- Exercise objective
Omit the images, then print each record below exactly as it reads.

-=-=-

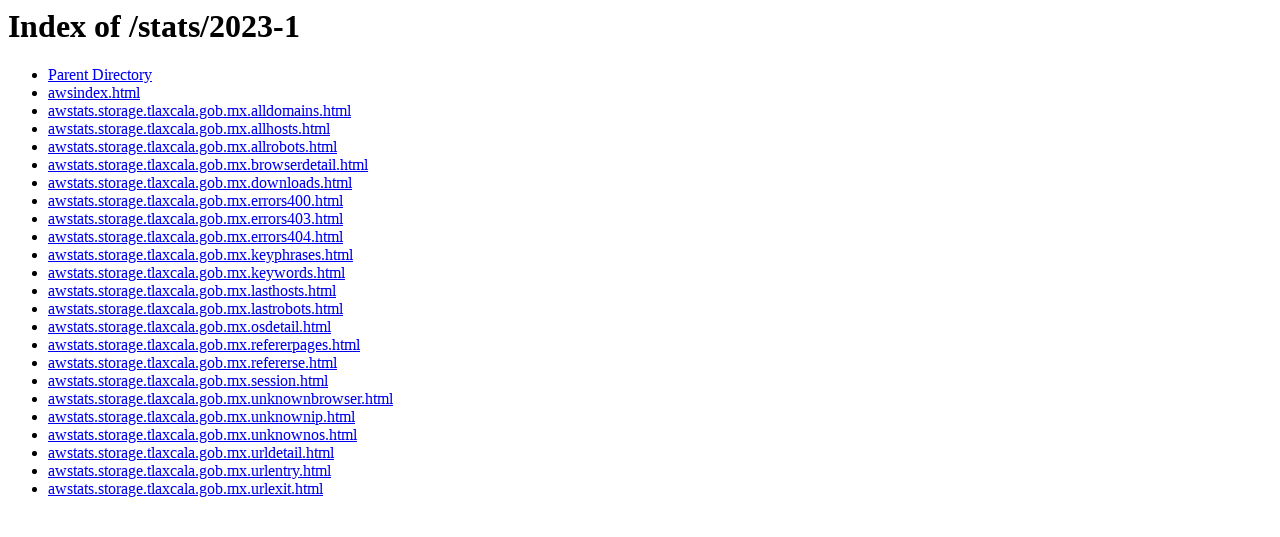

--- FILE ---
content_type: text/html;charset=ISO-8859-1
request_url: https://storage.tlaxcala.gob.mx/stats/2023-1/
body_size: 480
content:
<!DOCTYPE HTML PUBLIC "-//W3C//DTD HTML 3.2 Final//EN">
<html>
 <head>
  <title>Index of /stats/2023-1</title>
 </head>
 <body>
<h1>Index of /stats/2023-1</h1>
<ul><li><a href="/stats/"> Parent Directory</a></li>
<li><a href="awsindex.html"> awsindex.html</a></li>
<li><a href="awstats.storage.tlaxcala.gob.mx.alldomains.html"> awstats.storage.tlaxcala.gob.mx.alldomains.html</a></li>
<li><a href="awstats.storage.tlaxcala.gob.mx.allhosts.html"> awstats.storage.tlaxcala.gob.mx.allhosts.html</a></li>
<li><a href="awstats.storage.tlaxcala.gob.mx.allrobots.html"> awstats.storage.tlaxcala.gob.mx.allrobots.html</a></li>
<li><a href="awstats.storage.tlaxcala.gob.mx.browserdetail.html"> awstats.storage.tlaxcala.gob.mx.browserdetail.html</a></li>
<li><a href="awstats.storage.tlaxcala.gob.mx.downloads.html"> awstats.storage.tlaxcala.gob.mx.downloads.html</a></li>
<li><a href="awstats.storage.tlaxcala.gob.mx.errors400.html"> awstats.storage.tlaxcala.gob.mx.errors400.html</a></li>
<li><a href="awstats.storage.tlaxcala.gob.mx.errors403.html"> awstats.storage.tlaxcala.gob.mx.errors403.html</a></li>
<li><a href="awstats.storage.tlaxcala.gob.mx.errors404.html"> awstats.storage.tlaxcala.gob.mx.errors404.html</a></li>
<li><a href="awstats.storage.tlaxcala.gob.mx.keyphrases.html"> awstats.storage.tlaxcala.gob.mx.keyphrases.html</a></li>
<li><a href="awstats.storage.tlaxcala.gob.mx.keywords.html"> awstats.storage.tlaxcala.gob.mx.keywords.html</a></li>
<li><a href="awstats.storage.tlaxcala.gob.mx.lasthosts.html"> awstats.storage.tlaxcala.gob.mx.lasthosts.html</a></li>
<li><a href="awstats.storage.tlaxcala.gob.mx.lastrobots.html"> awstats.storage.tlaxcala.gob.mx.lastrobots.html</a></li>
<li><a href="awstats.storage.tlaxcala.gob.mx.osdetail.html"> awstats.storage.tlaxcala.gob.mx.osdetail.html</a></li>
<li><a href="awstats.storage.tlaxcala.gob.mx.refererpages.html"> awstats.storage.tlaxcala.gob.mx.refererpages.html</a></li>
<li><a href="awstats.storage.tlaxcala.gob.mx.refererse.html"> awstats.storage.tlaxcala.gob.mx.refererse.html</a></li>
<li><a href="awstats.storage.tlaxcala.gob.mx.session.html"> awstats.storage.tlaxcala.gob.mx.session.html</a></li>
<li><a href="awstats.storage.tlaxcala.gob.mx.unknownbrowser.html"> awstats.storage.tlaxcala.gob.mx.unknownbrowser.html</a></li>
<li><a href="awstats.storage.tlaxcala.gob.mx.unknownip.html"> awstats.storage.tlaxcala.gob.mx.unknownip.html</a></li>
<li><a href="awstats.storage.tlaxcala.gob.mx.unknownos.html"> awstats.storage.tlaxcala.gob.mx.unknownos.html</a></li>
<li><a href="awstats.storage.tlaxcala.gob.mx.urldetail.html"> awstats.storage.tlaxcala.gob.mx.urldetail.html</a></li>
<li><a href="awstats.storage.tlaxcala.gob.mx.urlentry.html"> awstats.storage.tlaxcala.gob.mx.urlentry.html</a></li>
<li><a href="awstats.storage.tlaxcala.gob.mx.urlexit.html"> awstats.storage.tlaxcala.gob.mx.urlexit.html</a></li>
</ul>
</body></html>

-=-=-

- Solution for this problem
--- FILE ---
content_type: text/html;charset=ISO-8859-1
request_url: https://storage.tlaxcala.gob.mx/stats/2023-1/
body_size: 480
content:
<!DOCTYPE HTML PUBLIC "-//W3C//DTD HTML 3.2 Final//EN">
<html>
 <head>
  <title>Index of /stats/2023-1</title>
 </head>
 <body>
<h1>Index of /stats/2023-1</h1>
<ul><li><a href="/stats/"> Parent Directory</a></li>
<li><a href="awsindex.html"> awsindex.html</a></li>
<li><a href="awstats.storage.tlaxcala.gob.mx.alldomains.html"> awstats.storage.tlaxcala.gob.mx.alldomains.html</a></li>
<li><a href="awstats.storage.tlaxcala.gob.mx.allhosts.html"> awstats.storage.tlaxcala.gob.mx.allhosts.html</a></li>
<li><a href="awstats.storage.tlaxcala.gob.mx.allrobots.html"> awstats.storage.tlaxcala.gob.mx.allrobots.html</a></li>
<li><a href="awstats.storage.tlaxcala.gob.mx.browserdetail.html"> awstats.storage.tlaxcala.gob.mx.browserdetail.html</a></li>
<li><a href="awstats.storage.tlaxcala.gob.mx.downloads.html"> awstats.storage.tlaxcala.gob.mx.downloads.html</a></li>
<li><a href="awstats.storage.tlaxcala.gob.mx.errors400.html"> awstats.storage.tlaxcala.gob.mx.errors400.html</a></li>
<li><a href="awstats.storage.tlaxcala.gob.mx.errors403.html"> awstats.storage.tlaxcala.gob.mx.errors403.html</a></li>
<li><a href="awstats.storage.tlaxcala.gob.mx.errors404.html"> awstats.storage.tlaxcala.gob.mx.errors404.html</a></li>
<li><a href="awstats.storage.tlaxcala.gob.mx.keyphrases.html"> awstats.storage.tlaxcala.gob.mx.keyphrases.html</a></li>
<li><a href="awstats.storage.tlaxcala.gob.mx.keywords.html"> awstats.storage.tlaxcala.gob.mx.keywords.html</a></li>
<li><a href="awstats.storage.tlaxcala.gob.mx.lasthosts.html"> awstats.storage.tlaxcala.gob.mx.lasthosts.html</a></li>
<li><a href="awstats.storage.tlaxcala.gob.mx.lastrobots.html"> awstats.storage.tlaxcala.gob.mx.lastrobots.html</a></li>
<li><a href="awstats.storage.tlaxcala.gob.mx.osdetail.html"> awstats.storage.tlaxcala.gob.mx.osdetail.html</a></li>
<li><a href="awstats.storage.tlaxcala.gob.mx.refererpages.html"> awstats.storage.tlaxcala.gob.mx.refererpages.html</a></li>
<li><a href="awstats.storage.tlaxcala.gob.mx.refererse.html"> awstats.storage.tlaxcala.gob.mx.refererse.html</a></li>
<li><a href="awstats.storage.tlaxcala.gob.mx.session.html"> awstats.storage.tlaxcala.gob.mx.session.html</a></li>
<li><a href="awstats.storage.tlaxcala.gob.mx.unknownbrowser.html"> awstats.storage.tlaxcala.gob.mx.unknownbrowser.html</a></li>
<li><a href="awstats.storage.tlaxcala.gob.mx.unknownip.html"> awstats.storage.tlaxcala.gob.mx.unknownip.html</a></li>
<li><a href="awstats.storage.tlaxcala.gob.mx.unknownos.html"> awstats.storage.tlaxcala.gob.mx.unknownos.html</a></li>
<li><a href="awstats.storage.tlaxcala.gob.mx.urldetail.html"> awstats.storage.tlaxcala.gob.mx.urldetail.html</a></li>
<li><a href="awstats.storage.tlaxcala.gob.mx.urlentry.html"> awstats.storage.tlaxcala.gob.mx.urlentry.html</a></li>
<li><a href="awstats.storage.tlaxcala.gob.mx.urlexit.html"> awstats.storage.tlaxcala.gob.mx.urlexit.html</a></li>
</ul>
</body></html>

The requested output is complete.